FILE-- In this file photo dated Sunday, March 25, 2007, an Afghan National Army soldier stands in front of the gate of the newly refurbished Pul-e-Charkhy prison during an opening ceremony in Kabul, Afghanistan. Prisoners in some Afghan-run detention facilities have been beaten and tortured, a United Nations report said Monday Oct. 10. 2011, but the international organization said that the mistreatment was not the result of government policy.(AP Photo/Musadeq Sadeq- FILE)(AP Photo/Musadeq Sadeq- FILE)

Top U.S. officials were given warning of detainee abuse in Afghan prisons, but continued to transfer detainees to problematic facilities, The Washington Post reports.

Afghan and Western officials told the Post that top officials from the State Department, the CIA and U.S. military received “multiple warnings” about detainee abuses at Afghan intelligence facilities that the United Nations later publicly revealed had engaged in "systematic torture."


In late August, the United Nations brought allegations of this abuse to Gen. John Allen, the top U.S. military commander in Afghanistan, who stopped transferring detainees to the problematic facilities.
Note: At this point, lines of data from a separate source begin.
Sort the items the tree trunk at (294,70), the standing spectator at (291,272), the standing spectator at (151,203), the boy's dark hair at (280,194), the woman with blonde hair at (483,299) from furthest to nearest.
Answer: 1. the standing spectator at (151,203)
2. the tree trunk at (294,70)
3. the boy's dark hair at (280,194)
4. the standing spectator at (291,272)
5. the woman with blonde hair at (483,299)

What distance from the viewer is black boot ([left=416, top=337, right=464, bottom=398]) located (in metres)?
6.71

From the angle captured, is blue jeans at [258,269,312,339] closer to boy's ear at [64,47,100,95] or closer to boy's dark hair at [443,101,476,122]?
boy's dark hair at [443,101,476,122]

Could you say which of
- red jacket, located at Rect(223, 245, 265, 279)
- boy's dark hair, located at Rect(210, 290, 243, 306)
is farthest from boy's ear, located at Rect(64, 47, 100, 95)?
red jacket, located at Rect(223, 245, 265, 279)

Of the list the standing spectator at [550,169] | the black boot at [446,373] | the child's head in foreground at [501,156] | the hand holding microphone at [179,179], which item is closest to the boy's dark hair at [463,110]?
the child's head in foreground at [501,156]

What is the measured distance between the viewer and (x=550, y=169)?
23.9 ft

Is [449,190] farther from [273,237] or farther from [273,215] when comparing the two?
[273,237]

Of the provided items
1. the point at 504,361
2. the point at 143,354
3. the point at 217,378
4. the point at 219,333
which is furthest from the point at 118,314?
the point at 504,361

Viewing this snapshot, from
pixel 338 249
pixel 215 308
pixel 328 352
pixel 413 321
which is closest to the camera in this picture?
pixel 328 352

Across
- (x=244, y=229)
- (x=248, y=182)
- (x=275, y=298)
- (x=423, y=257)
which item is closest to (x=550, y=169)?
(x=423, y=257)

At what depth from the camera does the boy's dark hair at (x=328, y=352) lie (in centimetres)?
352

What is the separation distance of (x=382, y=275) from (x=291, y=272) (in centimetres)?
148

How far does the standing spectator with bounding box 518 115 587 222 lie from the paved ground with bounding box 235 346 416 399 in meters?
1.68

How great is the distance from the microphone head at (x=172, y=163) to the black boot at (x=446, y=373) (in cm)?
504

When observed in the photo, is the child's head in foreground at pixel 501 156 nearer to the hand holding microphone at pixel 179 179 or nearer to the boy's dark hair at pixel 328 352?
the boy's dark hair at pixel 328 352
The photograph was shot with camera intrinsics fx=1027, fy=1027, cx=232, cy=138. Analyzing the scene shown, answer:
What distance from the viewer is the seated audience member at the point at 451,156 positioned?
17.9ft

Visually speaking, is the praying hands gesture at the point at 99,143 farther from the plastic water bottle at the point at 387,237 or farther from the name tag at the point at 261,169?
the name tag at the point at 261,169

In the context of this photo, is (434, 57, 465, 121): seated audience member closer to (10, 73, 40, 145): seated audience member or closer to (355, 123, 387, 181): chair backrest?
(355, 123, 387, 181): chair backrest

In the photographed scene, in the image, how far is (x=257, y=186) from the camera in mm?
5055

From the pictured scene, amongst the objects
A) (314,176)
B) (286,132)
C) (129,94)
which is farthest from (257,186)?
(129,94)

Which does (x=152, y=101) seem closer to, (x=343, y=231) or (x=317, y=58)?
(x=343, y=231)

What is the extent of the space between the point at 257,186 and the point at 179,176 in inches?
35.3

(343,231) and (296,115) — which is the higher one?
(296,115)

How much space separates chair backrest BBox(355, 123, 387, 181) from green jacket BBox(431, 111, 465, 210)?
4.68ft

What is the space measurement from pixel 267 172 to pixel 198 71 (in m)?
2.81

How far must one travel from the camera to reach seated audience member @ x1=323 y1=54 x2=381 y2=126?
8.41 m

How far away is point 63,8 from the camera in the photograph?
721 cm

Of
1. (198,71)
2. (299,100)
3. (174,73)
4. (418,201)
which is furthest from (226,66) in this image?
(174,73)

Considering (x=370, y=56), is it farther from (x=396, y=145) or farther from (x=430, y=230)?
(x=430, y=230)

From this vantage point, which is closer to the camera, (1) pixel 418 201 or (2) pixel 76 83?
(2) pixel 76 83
Earlier this month, the U.N. released a public report revealing that some inmates at Afghan detention facilities were hung by their wrists, subjected to electric shock, and had their genitals twisted until they passed out, according to the Post.

"The prospect that U.S. officials failed to act on prior warnings raises questions about their compliance with a law, known as the Leahy Amendment, that prohibits the United States from funding units of foreign security forces when there is credible evidence that they have committed human rights abuses,” the Post reported. 

U.S. officials denied that they had ignored credible warnings and took appropriate steps to correct concerns about detainee abuse in the past. “Whenever allegations of human rights violations are raised with us, we move quickly to work with the host government to investigate and resolve them,” White House spokeswoman Caitlyn Hayden told the Post.